Afirmava Eduardo Lourenço, e acrescento: talvez porque lá os unia o passado e o presente das sementes. Talvez porque lá era a casa das memórias universais, daquelas memórias que só os poetas conhecem: memórias com alma e com destino que se encontram sempre no seio da música que, sem nada dizer, tudo diz, nessa experiência religiosa e bastante só de a escutar. E sim, lá onde e aonde se não morre sozinho, é mundo sem mácula, é punhado de inocência, é enfim, vida com as coisas essenciais reconhecidas.

 

Quando penso que já não há escolha no entender do morrer e que só os outros dizem do nosso morrer, penso que nem metade do que eu penso, saberei pensar, já que a morte me acompanha e sou eu que lhe faço vista grossa.

 

Na aldeia que conheci em Vilarinho das Furnas também nunca se soube que alguém tivesse morrido sozinho.

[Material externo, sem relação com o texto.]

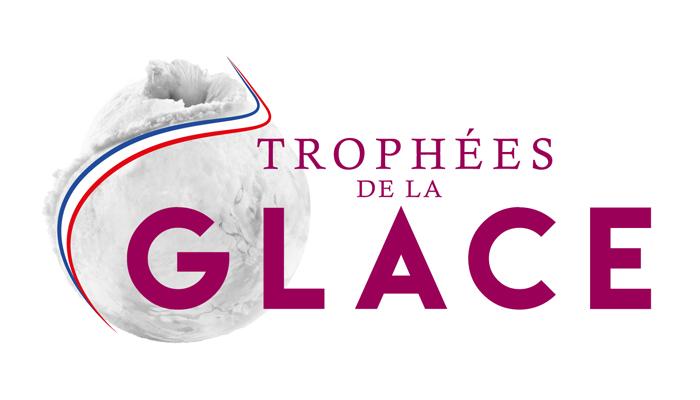 Réouverture de l'Appel à Concours pour les Trophées de la Glace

A comunidade era total. Até se sabia partilhar a Lua no seu primeiro quarto, bem como a mantilha de neblina que lhe flutuava à volta antes de descer à povoação e tranquilamente passar o corpo pela terra enquanto planava. Assim também se adocicava fosse o que fosse acontecer enquanto se aprendia a morrer sem angústia.

 

Conversei com muitas gentes de aldeias vizinhas de Vilarinho e registei que poucos se preocupavam numa análise de aprendizagem dos enredos da morte. Parecia que intuíam que o custo de a compreender era inferior ao benefício de acudir ao medo que ela poderia provocar se atentasse contra o poder da comunidade. E de facto, consultar a morte era criar demora nos bois à pastagem, o que era inadmissível: para a súbita aflição, a presença de padre ou de vizinho, bastava para que a facilidade da passagem chegasse pronta na ponta de um olhar ou dos dedos de uma mão. E esta realidade acontecia sempre. Naquela aldeia ninguém morria sozinho, o que tornava a vida de uma leveza única.

 

Um dia sentada junto à água da barragem que cobriu esta aldeia, fazia eu ricochetear pedrinhas que ressoavam antes do mergulho final, e eis que um professor de uma escola dali de perto se aproximou e me perguntou:

 

- Porque afogas as pedrinhas? Não lhes escutas o mugido da morte sem companhia? Fingem que não sabem que o saltitar as não livra dela, tão só porque a não entendem, mas o mugido está acima do que se entende.

 

- Não sei se compreendi o que me disse. Venho de um local onde o poeta Graça Moura escreveu:

 

Quando eu morrer (…) fica junto de mim (…) segura na minha mão, põe os olhos nos meus se puder ser (…) que ao deixar de bater-me o coração fique por nós o teu inda a bater,

quando eu morrer segura na minha mão.

 

Ou seja, neste local que bem conheço, a sociedade tem de apelar doridamente, e, melhor acredita no apelo, se ele for feito em nome do amor, para que o desaparecer da vida se faça na possibilidade de uma relação última e íntima com alguém.

 

O crucial nestes momentos, é a constatação do quanto, há muito, perdemos a simplicidade dos factos e dos processos que por tentativa e erro nos levariam à cor dos inícios dos entendimentos. Concede-se por mais não ser que ninguém leva consigo o pecúlio da vida, entre outras realidades, concede-se também que por excedentes ensimesmados, se morre só.

 

O mugido que menciona, não creio que se ouça, mas já ouvi falar dele e sei que existe e que de tão tremendo, enterraram-no debaixo das montanhas, lá longe, lá longe, lá muito longe.